Nel 1957 sono andato a lavorare in Nigeria quando questo paese era ancora una colonia inglese. Gli italiani non erano ancora come quelli descritti da Serra però in tutti gli atti collettivi della colonia c’era qualcosa che non conoscevo nei comportamenti di noi italiani in quegli anni. Quindi ho avuto il cosiddetto “imprinting” inglese. Avete presente gli inglesi in fila? Uno dietro l’altro uno e nessuno che cerca di infilarsi o di affiancarsi. Ovviamente anche i nativi si comportavano così perché avevano imparato dagli inglesi e a scuola.
Ma non basta; nel 1975 sono andato a lavorare in Brasile, nel periodo della dittatura dei militari. La prima volta che presi l’aereo/“shuttle” da Rio a San Paulo nel vecchio aeroporto dove ci si avvicinava a piedi all’aereo uscendo dal “gate”, trovai la fila ordinatissima uno per uno: era “merito” – si fa per dire – del regime politico? forse una sua volontà di dimostrazione propagandistica di un regime serio, però ancora è così. Avete invece presente gli italiani in circostanze analoghe?

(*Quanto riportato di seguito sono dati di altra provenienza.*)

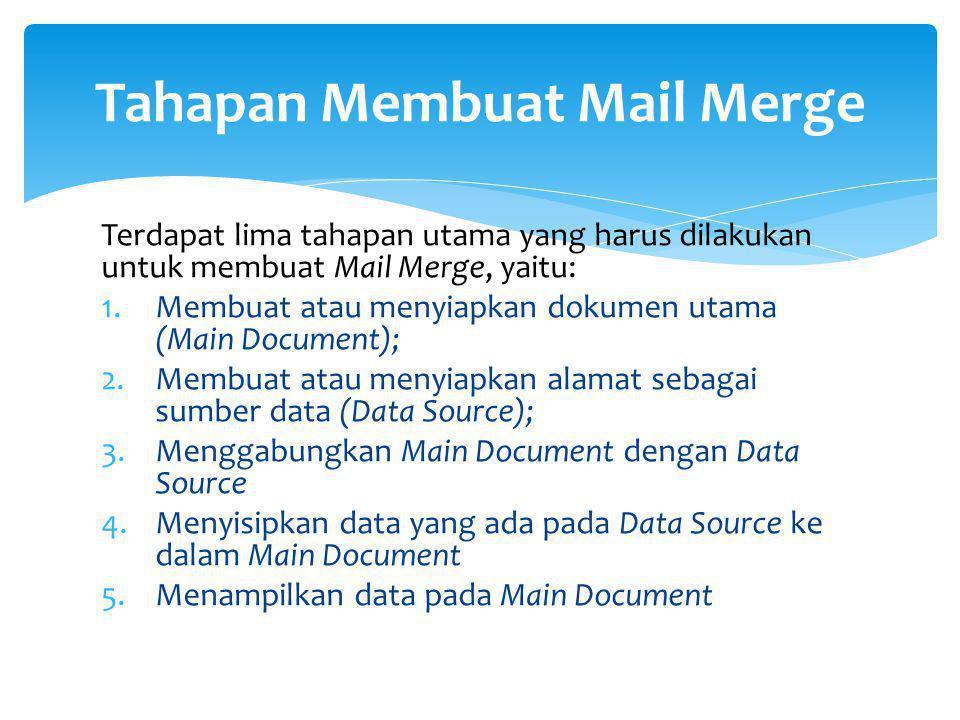 Tahapan Membuat Mail Merge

Condivido il 100% delle giuste critiche di Serra, da Roma (dove ho vissuto da giovane 15 anni della mia vita e quando ci torno mi deprimo come lui) ai cori tribali dello stadio e gli applausi della gente ai funerali, ecc..
Ma aver vissuto e viaggiato in tanti paesi esteri mi fa venire l’idiosincrasia delle persone che vivono così, più di quelli che conoscono meno i paesi più civili del nostro.